Passage
Using the metrics described above, ref. [22] proposed the following objective function to be minimized. This objective function is composed of the weighted sum of the three metrics presented:

$$\begin{array}{c}\hfill f\left(\mathsf{\Xi }\right)=\underset{\mathsf{\Xi }}{\mathrm{Min}}\left(k_o{f}_o(·)+k_{\widehat{\delta }}{f}_{\widehat{\delta }}(·)+k_{\mathsf{\Theta }}\mathsf{\Theta }(·)\right),\end{array}$$

(11)

where $\mathsf{\Xi }$ are the parameters that encode the signal, and $k_o$, $k_{\widehat{\delta }}$, and $k_{\mathsf{\Theta }}\in {\mathbb{R}}_{\ge 0}$ are constant weightings related to metrics and established according to the priority.

4. Meta-Heuristic Application

This section presents fundamental aspects for the application of meta-heuristics in the rSOESGOPE concept. It is divided into two parts. Section 4.1 and Section 4.2 present the signal representation and the adjustment criteria for meta-heuristics, respectively.

Directions for this task
In the passage above, what do Section 4.1 and Section 4.2 present?

Information provided
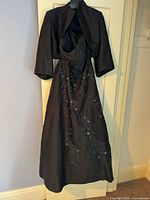 Gown on hanger with bolero showing general design and color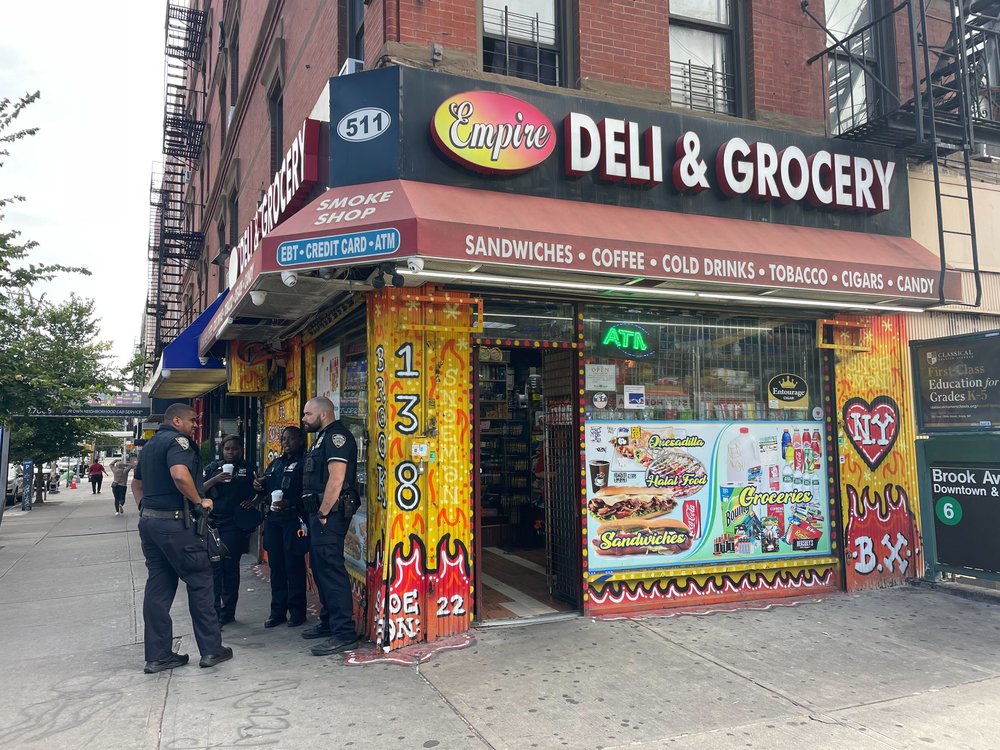 A photo of police at the bodega on the corner of East 138th Street and Brook Avenue in Mott Haven, where 71-year-old Enriqueta Rivera was shot and killed Thursday afternoon.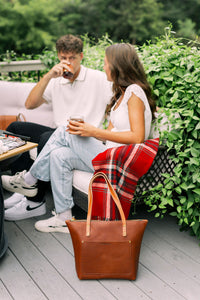 A young couple relaxes on a patio, drinking iced beverages near an Urbano leather tote bag and a red plaid blanket.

Exercise answer
Section 4.1 presents the signal representation, and Section 4.2 presents the adjustment criteria for meta-heuristics.